BEGIN TEXT BLOCK

To: Natural Health Products, Ministry of Health
Subject: MY SUBMISSION ON THE CONSULTATION ON THE NATURAL HEALTH BILL
I refer to the Ministry's consultation paper The Regulation of Natural Health Products.
I do not intend to address the detailed questions because the regime is fundamentally flawed.
I oppose the Natural Health Product Bill and request that it be removed from the Order Paper.
My reasons for opposing the Bill include:
The Bill is a loopy law and nanny-state legislation
- The Bill is a loopy law (refer Rules Reduction Taskforce) and nanny-state legislation that imposes significant and unjustified new compliance costs on (what government accepts is) a very low-risk industry. The current regime regulates natural health products as foods. The Bill, however, takes a pharmaceutical-type approach to natural health products that is disproportionate to the de minimis risks they pose. The effect of the Bill will be to force consumers to buy online from companies such Amazon and Iherb rather than buy products in New Zealand.
The Bill is not light-handed regulation
- It is claimed that the Bill is light-handed regulation. However, for the reasons set out in this submission it is the opposite.

END TEXT BLOCK
BEGIN INFORMATION PROVIDED

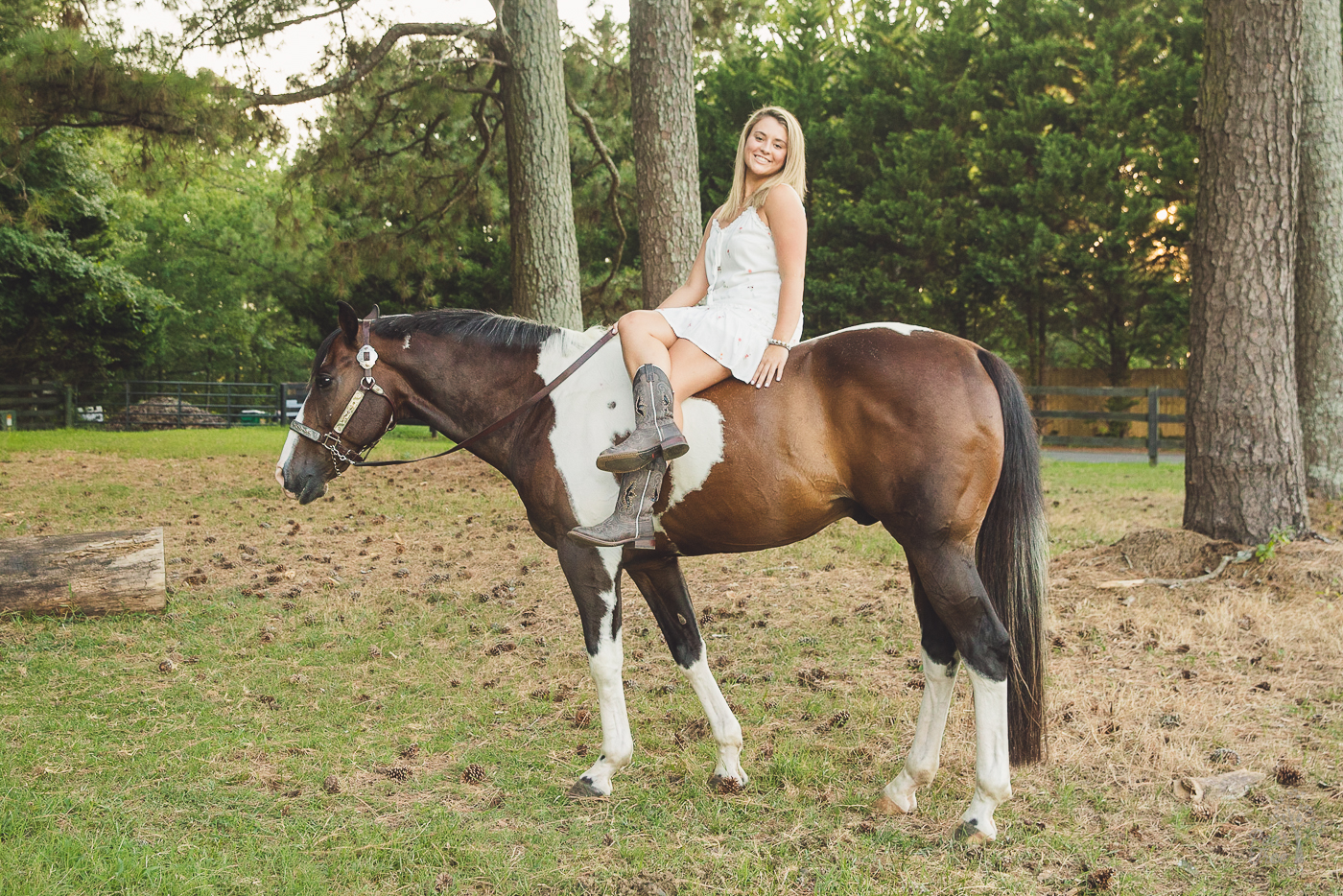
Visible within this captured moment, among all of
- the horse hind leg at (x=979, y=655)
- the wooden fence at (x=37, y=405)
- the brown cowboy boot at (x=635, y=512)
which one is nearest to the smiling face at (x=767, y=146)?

END INFORMATION PROVIDED

* WHAT TO WORK ON *
In the submission on the Natural Health Product Bill, recast the paragraph that begins "The Bill is a loopy law (refer Rules Reduction Taskforce)" as a short list, keeping its main facts.

* RESPONSE TO THIS TASK *
- The Bill is a loopy law and nanny-state legislation. It imposes significant, unjustified new compliance costs on an industry the government accepts is very low-risk.
- The current regime regulates natural health products as foods.
- The Bill instead takes a pharmaceutical-type approach that is disproportionate to the products' de minimis risks.
- It will force consumers to buy online from companies such as Amazon and Iherb rather than buy products in New Zealand.